Чипс остался под палисандровым деревом с телеграммами в руке. И только после нескольких глотков неразбавленного виски распечатал их.
На какое-то безумное мгновение он подумал, что последняя телеграмма наводила на мысль о самоубийстве. Чипс ошеломленно посмотрел на дату отправления. Решись Глория на самоубийство, он бы уже знал об этом. Другие телеграммы были от Симаса и от департамента полиции. Чипс облегченно вздохнул. Возможно, в телеграмме и был намек на самоубийство, но его не произошло. А может быть, тело Глории еще не обнаружили? Лоб его покрылся испариной. Глория не могла совершить самоубийство. Она достаточно мужественный человек и любит жизнь так, что заражает своей жизнерадостностью окружающих. Пот градом катился по шее Чипса. Он вспомнил стройную фигурку в порту, неистово машущую ему рукой, чтобы он вернулся. Господи! Глория не могла убить себя! Ей ведь только двадцать три. Если она решилась на это, виноват он. И ничего нельзя вернуть назад. Ничего! Чипс вскочил и бросился бежать.
В бухте должен стоять лайнер, возвращающийся в Саутгемптон. Оттуда он сможет добраться до Нью-Йорка на «Ман-хэттене», «Аквитании» или на «Мавритании» в зависимости от того, какой корабль отплывает первым. Он вбежал в свой номер и приказал немедленно уложить вещи. Затем помчался к администратору с просьбой послать телеграмму миссис О'Шогнесси:
После этого Чипс заторопился в Гарден-свит сообщить Нэнси, что он не может остаться и встретить внучку.

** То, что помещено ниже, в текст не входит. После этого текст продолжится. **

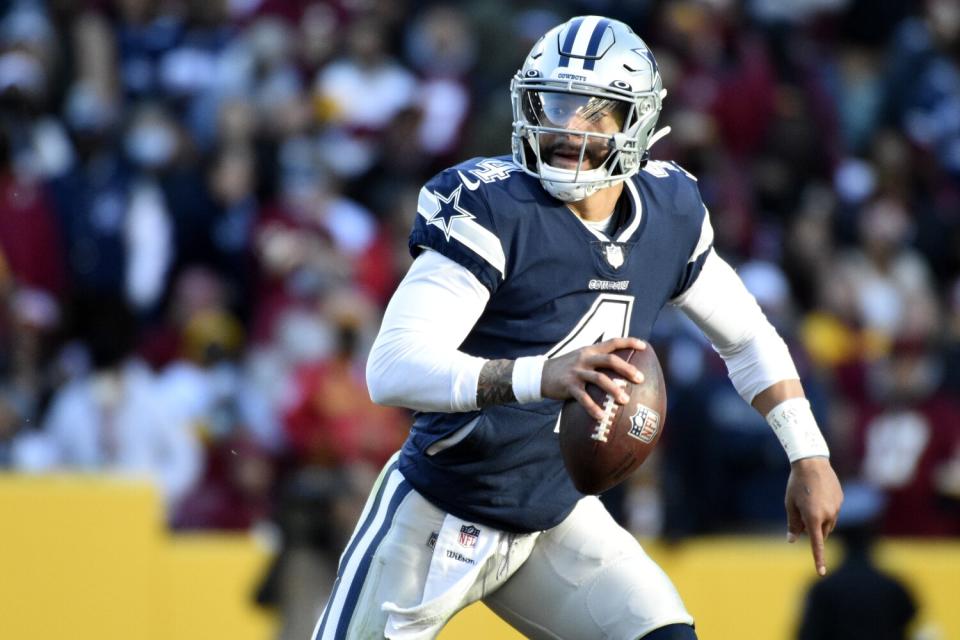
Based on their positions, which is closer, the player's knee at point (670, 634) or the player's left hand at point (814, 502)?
the player's knee at point (670, 634)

Пароход отходил в сумерки. Оставив Нэнси в недоумении, Чипс провел оставшееся время с Зией. Она не провожала его до выхода. Они попрощались наедине.
— Но ты, конечно, мог бы подождать еще пару дней, — протестовала Нэнси.
— Нет, не могу. Я должен ехать. Передай привет Верити. Не позволяй ее мужу водить хороводы и петь гимны в честь Гитлера. Попытайся простить меня.
— Я уже простила.
Он крепко обнял ее. К своему удивлению, Нэнси увидела, что он плачет.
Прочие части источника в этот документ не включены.